#### [Activity]
Only lines that contain the word "navbar" belong in the answer; copy them from the records below.
◆ ◆ ◆
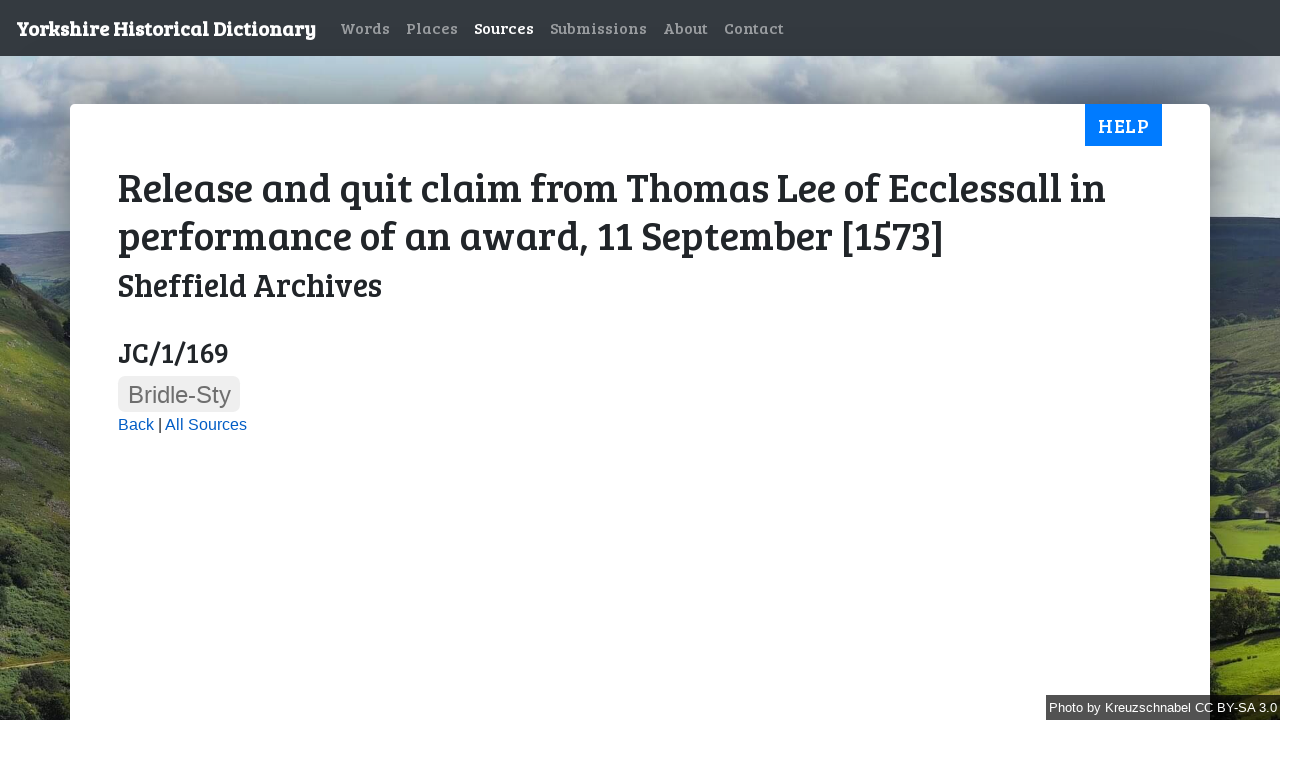

--- FILE ---
content_type: text/html; charset=utf-8
request_url: https://yorkshiredictionary.york.ac.uk/source_materials/1574
body_size: 1924
content:
<!DOCTYPE html>
  <head>
    <link href="https://fonts.googleapis.com/css?family=Bree+Serif" rel="stylesheet">
    <link href="https://fonts.googleapis.com/css?family=Heebo" rel="stylesheet">
    <script data-turbolinks-eval="false" async src="https://www.googletagmanager.com/gtag/js?id=UA-21938253-17"></script>

    <title>Release and quit claim from Thomas Lee of Ecclessall in performance of an award, 11 September [1573] -  Yorkshire Historical Dictionary </title>

    <meta name="csrf-param" content="authenticity_token" />
<meta name="csrf-token" content="ar6yF3XvFjdpNSVn0wmko0aLcPCeJyGfcKeGKuIawldlAWbqhEfK4SiZHSBUDE0t5RBFKbhCFB_65_pr6C0l-Q" />
    

    <link rel="apple-touch-icon" sizes="57x57" href="/apple-icon-57x57.png">
<link rel="apple-touch-icon" sizes="60x60" href="/apple-icon-60x60.png">
<link rel="apple-touch-icon" sizes="72x72" href="/apple-icon-72x72.png">
<link rel="apple-touch-icon" sizes="76x76" href="/apple-icon-76x76.png">
<link rel="apple-touch-icon" sizes="114x114" href="/apple-icon-114x114.png">
<link rel="apple-touch-icon" sizes="120x120" href="/apple-icon-120x120.png">
<link rel="apple-touch-icon" sizes="144x144" href="/apple-icon-144x144.png">
<link rel="apple-touch-icon" sizes="152x152" href="/apple-icon-152x152.png">
<link rel="apple-touch-icon" sizes="180x180" href="/apple-icon-180x180.png">
<link rel="icon" type="image/png" sizes="192x192"  href="/android-icon-192x192.png">
<link rel="icon" type="image/png" sizes="32x32" href="/favicon-32x32.png">
<link rel="icon" type="image/png" sizes="96x96" href="/favicon-96x96.png">
<link rel="icon" type="image/png" sizes="16x16" href="/favicon-16x16.png">
<link rel="manifest" href="/manifest.json">
<meta name="msapplication-TileColor" content="#ffffff">
<meta name="msapplication-TileImage" content="/ms-icon-144x144.png">
<meta name="theme-color" content="#ffffff">

    <link rel="stylesheet" href="/assets/application-d0278f7c6385e9499aef97d6dfae5f3e06f370da66da8f44fc2e166f47e9edb5.css" media="all" data-turbolinks-track="reload" />
    <script src="/assets/application-9df0430e4c0d88a1bf72c7573aa677e0bdc3728f0e80dcc77554c122f6c856e1.js" data-turbolinks-track="reload"></script>
  </head>

  <body class="background">
    <nav class="navbar navbar-expand-lg navbar-dark bg-dark">
  <a class="navbar-brand" href="/">Yorkshire Historical Dictionary</a>
  <button class="navbar-toggler" type="button" data-toggle="collapse" data-target="#navbarSupportedContent" aria-controls="navbarSupportedContent" aria-expanded="false" aria-label="Toggle navigation">
    <span class="navbar-toggler-icon"></span>
  </button>

  <div class="collapse navbar-collapse" id="navbarSupportedContent">
    <ul class="navbar-nav mr-auto">

        <li class="nav-item">
          <a class="nav-link" href="/words">Words</a>
        </li>
        <li class="nav-item">
          <a class="nav-link" href="/places">Places</a>
        </li>
        <li class="nav-item">
          <a class="nav-link active" href="/source_materials">Sources</a>
        </li>
        <li class="nav-item">
          <a class="nav-link" href="/submissions">Submissions</a>
        </li>
        <li class="nav-item">
          <a class="nav-link" href="/about">About</a>
        </li>
        <li class="nav-item">
          <a class="nav-link" href="/contact">Contact</a>
        </li>
    </ul>
  </div>
</nav>

    <div class="container-fluid flash-container">
    </div>
    <div class="container">
      <button type="button" class="help-button btn btn-primary" data-toggle="modal" data-target="#helpModal">
  Help
</button>
      	<div class="row">
		<div class="col">
				<h1>Release and quit claim from Thomas Lee of Ecclessall in performance of an award, 11 September [1573]</h1>
				<h2>Sheffield Archives</h2>
			<p></p>
		</div>
	</div>


						

								<h3>JC/1/169</h3>
									<a class="place-word" href="/words/bridle-sty">bridle-sty</a>

						<div class="row">
							<div class="col">
								<a href="javascript:history.back()">Back</a>
								|
								<a href="/source_materials">All Sources</a>
							</div>
						</div>

						<div id='helpModal' class="modal" tabindex="-1" role="dialog">
  <div class="modal-dialog" role="document">
    <div class="modal-content">
      <div class="modal-header">
        <h5 class="modal-title">Help </h5>
        <button type="button" class="close" data-dismiss="modal" aria-label="Close">
          <span aria-hidden="true">&times;</span>
        </button>
      </div>
      <div class="modal-body">
        
						<p>
							This page shows information on a single source material. At the top is the title of the source. Underneath, is a description (if avaialble) and a list of associated words.
						</p>
						<p>
							The associated words are grouped by the part of the source material they appear in. Where possible, this is a modern archival reference to allow you to explore the source in full.
						</p>
						<p>
							You can click on an associated word to view more information on that word.
						</p>

        <strong>
          For more general help and information about the description, click
          <a href="/contact">here</a>.
        </strong>
      </div>
      <div class="modal-footer">
        <button type="button" class="btn btn-secondary" data-dismiss="modal">Close</button>
      </div>
    </div>
  </div>
</div>

    </div>
    <span class="attribution background-attribution">
      <a href="https://commons.wikimedia.org/w/index.php?curid=46048805">
        Photo
      </a>
      by
      <a href="https://commons.wikimedia.org/wiki/User:Kreuzschnabel">
        Kreuzschnabel
      </a>
      <a href="https://creativecommons.org/licenses/by-sa/3.0/">
        CC BY-SA 3.0
      </a>
    </span>
    <div class="footer">
	<a href="https://www.york.ac.uk/about/legal-statements/" class="navbar-link" target="_blank">Legal statements</a>
	@ University of York
</div>
<!--<script src="https://yorkshiredictionary.york.ac.uk/assets/application-fdcab588e291ecfde8ad8bf2bcaaafd502cdc078968be252dd95c488f2c03a1c.js">-->
</script>


  </body>
</html>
◆ ◆ ◆
#### [Exercise answer]
    <nav class="navbar navbar-expand-lg navbar-dark bg-dark">
  <a class="navbar-brand" href="/">Yorkshire Historical Dictionary</a>
  <button class="navbar-toggler" type="button" data-toggle="collapse" data-target="#navbarSupportedContent" aria-controls="navbarSupportedContent" aria-expanded="false" aria-label="Toggle navigation">
    <span class="navbar-toggler-icon"></span>
  <div class="collapse navbar-collapse" id="navbarSupportedContent">
    <ul class="navbar-nav mr-auto">
	<a href="https://www.york.ac.uk/about/legal-statements/" class="navbar-link" target="_blank">Legal statements</a>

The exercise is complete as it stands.